[TAREFAS A REALIZAR]
1) No texto sobre a Lei da Ficha Limpa, que tipo de órgão profere a decisão condenatória capaz de impedir a candidatura de alguém?
2) Altere o trecho do texto sobre a Lei da Ficha Limpa entre "Não se trata de retroação." e "afastamento da inelegibilidade.", inclusive, reproduzindo-o com "pretendente a candidato" substituído por "postulante".
3) Prossiga com o texto sobre a Lei da Ficha Limpa a partir da última frase apresentada.

[TEXTO DE ESTUDO]
━━━━━━━━

Não há razão para qualquer dúvida quanto à aplicabilidade da Lei da Ficha Limpa a pessoas que, no passado, praticaram atos por ela reputados como suficiente para implicar em inelegibilidade.
Não se trata de retroação. Uma pessoa que foi condenada permanece nesse estado até que finalmente se livre de todas as conseqüências jurídicas dessa situação. Uma decisão condenatória proferida por um órgão colegiado pode, com base no art. 1°, I, e, da Lei da Ficha Limpa, impedir a candidatura de alguém.
Se isso ocorre, é porque até o momento do registro da candidatura o pretendente a candidato não conseguiu se livrar do seu incômodo status jurídico. Por isso ele incide no critério de inelegibilidade. Não se trata de retroação, mas da subsunção de um estado jurídico a uma regra de afastamento da inelegibilidade.

━━━━━━━━

[DADOS FORNECIDOS]
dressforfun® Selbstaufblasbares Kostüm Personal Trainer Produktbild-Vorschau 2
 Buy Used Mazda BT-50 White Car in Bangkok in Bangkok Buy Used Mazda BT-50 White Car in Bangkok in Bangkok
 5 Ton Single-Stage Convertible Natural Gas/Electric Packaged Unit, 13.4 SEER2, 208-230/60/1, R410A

━━━━━━━━

[RESPOSTAS EM ORDEM]
1) Um órgão colegiado.

2)
Não se trata de retroação. Uma pessoa que foi condenada permanece nesse estado até que finalmente se livre de todas as conseqüências jurídicas dessa situação. Uma decisão condenatória proferida por um órgão colegiado pode, com base no art. 1°, I, e, da Lei da Ficha Limpa, impedir a candidatura de alguém.
Se isso ocorre, é porque até o momento do registro da candidatura o postulante não conseguiu se livrar do seu incômodo status jurídico. Por isso ele incide no critério de inelegibilidade. Não se trata de retroação, mas da subsunção de um estado jurídico a uma regra de afastamento da inelegibilidade.

3)
Sabemos que é usual, na redação de hipóteses de inelegibilidade, que se empregue o verbo no futuro do subjuntivo. Basta ver que a própria Lei de Inelegibilidades (LI), alterada pela iniciativa popular, já utilizava esse tempo de conjugação.
Exemplo disso é o texto atual do art. 1º, I, g, da LI. Segundo o dispositivo, “são inelegíveis os que tiverem suas contas relativas ao exercício de cargos ou funções públicas rejeitadas (...)”.
Essa redação estimulou candidatos a, logo após a edição da referida lei, questionarem a aplicação do dispositivo a casos pretéritos. Resultado disso foi a sedimentação da jurisprudência no âmbito do Supremo Tribunal Federal no sentido de que, as hipóteses de inelegibilidade abarcam, sim, fatos ocorridos no passado.
Vejam o que decidiu o STF:
EMENTA: - CONSTITUCIONAL. ELEITORAL. INELEGIBILIDADE. CONTAS DO ADMINISTRADOR PÚBLICO: REJEIÇÃO. Lei Complementar nº 64, de 1990, art. 1º, I, "g".
(...)
II. - Inelegibilidade não constitui pena. Possibilidade, portanto, de aplicação da lei de inelegibilidade, Lei Compl. nº 64/90, a fatos ocorridos anteriormente a sua vigência (MS nº 22087-2, Rel.: Min. Carlos Velloso).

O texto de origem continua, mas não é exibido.